Ce duo, incarné par les danseurs Mani A. Mungai et Mike Hayford, se passe au Kenya (où Mungai a grandi). Grandir à Nairobi est bien différent de grandir en France. De même qu’être élève à Pont L’Abbé (où Mungai a été en résidence) ne ressemble pas à une scolarité en banlieue parisienne. Partir d’une histoire personnelle, particulière, permet l’identification et la réflexion. Comment sont les adolescents ailleurs ? Quelles sont leurs préoccupations ? To be or not to be…
Répéter, répéter encore
Répéter, répéter encore
par Mani A. Mungai
Ce duo chorégraphique est né du désir d’interroger le processus de transmission de l’adulte à l’enfant, puis à l’adolescent, et son besoin de se rebeller pour devenir. La répétition des mots ou groupes de mots est l’angle par lequel j’ai choisi d’aborder ces thématiques universelles. N’apprend-on pas en répétant? Pour épouser le point de vue de l’autre, s’intégrer dans un groupe de personnes, leur ressembler et éloigner le sentiment de solitude. Répéter c’est aussi manifester, scander, essayer de se faire entendre, et faire adhérer les autres à sa cause. Répéter permet aussi de singer l’autre, et de le mettre à distance. De s’en distinguer pour exister.
C’est l’histoire de deux garçons évoluant dans un monde fantasmagorique. Je suis l’un des deux interprètes. L’autre est le danseur hip-hop rennais Mike Hayford. Nos âges sont indéterminés.
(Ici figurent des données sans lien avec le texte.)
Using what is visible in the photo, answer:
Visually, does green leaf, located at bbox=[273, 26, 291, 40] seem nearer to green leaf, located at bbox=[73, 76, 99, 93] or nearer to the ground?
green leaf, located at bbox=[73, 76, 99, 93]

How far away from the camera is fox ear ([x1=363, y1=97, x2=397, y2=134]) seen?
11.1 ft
Nos tenues vestimentaires indiquent que nous appartenons à une bande au style affirmé. Nous avons une manière de parler, un code de langage qui nous est propre. Les échanges verbaux entre nous seront de l’ordre de la moquerie (répétition), de l’agacement, puis de l’affrontement. La musique prend alors le pas sur les mots et permet aux personnages de se libérer, se défouler. J’ai en tête une musique qui provoque une émotion forte...
Je poursuis le travail avec l’artiste plasticien Felix Rodewaldt, entamé sur ma dernière création The Letter. Son art, le tape art peut transformer du simple carton en un écran vidéo ou image cinétique.
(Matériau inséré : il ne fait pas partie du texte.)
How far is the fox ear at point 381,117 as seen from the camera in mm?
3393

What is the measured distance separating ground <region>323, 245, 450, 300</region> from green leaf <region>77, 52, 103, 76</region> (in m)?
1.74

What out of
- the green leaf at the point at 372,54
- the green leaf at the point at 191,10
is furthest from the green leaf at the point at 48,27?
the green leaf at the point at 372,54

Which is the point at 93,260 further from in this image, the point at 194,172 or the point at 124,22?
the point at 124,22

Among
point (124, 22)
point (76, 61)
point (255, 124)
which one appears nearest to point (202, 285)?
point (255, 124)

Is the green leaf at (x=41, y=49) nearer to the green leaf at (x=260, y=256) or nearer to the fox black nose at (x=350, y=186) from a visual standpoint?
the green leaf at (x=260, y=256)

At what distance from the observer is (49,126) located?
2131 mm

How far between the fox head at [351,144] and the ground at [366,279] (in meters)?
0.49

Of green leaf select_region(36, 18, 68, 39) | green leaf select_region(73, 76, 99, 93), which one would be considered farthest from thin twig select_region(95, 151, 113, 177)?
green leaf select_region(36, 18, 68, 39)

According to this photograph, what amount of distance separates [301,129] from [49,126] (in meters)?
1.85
Pour ce projet, j’ai aussi sollicité l’auteur dramatique Philippe Gauthier pour qu’il nous livre un matériau textuel. Par le jeu de la répétition, du décalage, de la métaphore et des sons, les mots et les phrases seront malaxés, mis à mal. Car To Be Or Not To Be parle de ce point de rupture, de rébellion de l’enfant ou de l’adolescent face à l’autorité. Peut-être que c’est en s’opposant que chacun trouve sa voie et naît à soi-même ?
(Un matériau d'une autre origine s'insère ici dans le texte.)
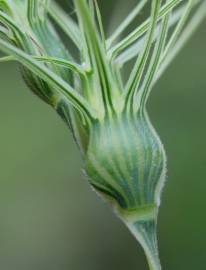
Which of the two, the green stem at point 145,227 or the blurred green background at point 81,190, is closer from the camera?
the green stem at point 145,227

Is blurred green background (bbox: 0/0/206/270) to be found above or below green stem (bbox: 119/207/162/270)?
below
De ma résidence au Collège Laënnec de Pont l’Abbé (Finistère) en février 2016, je retiens l’environnement sonore, les sonneries répétitives : récréation, changement de classe et fin de la journée. J’ai voulu une danse découpée de la même façon. Le plateau de théâtre vu comme un espace de récréation. J’ai voulu une sorte de dialogue fait de répétitions, de malentendus, de confrontations, de moqueries, de rires... une danse construite à partir de l’idée de la répétition, parfois très lente, à d’autres moment très rapide et impulsive, avec des ruptures, ponctuée par des sonneries.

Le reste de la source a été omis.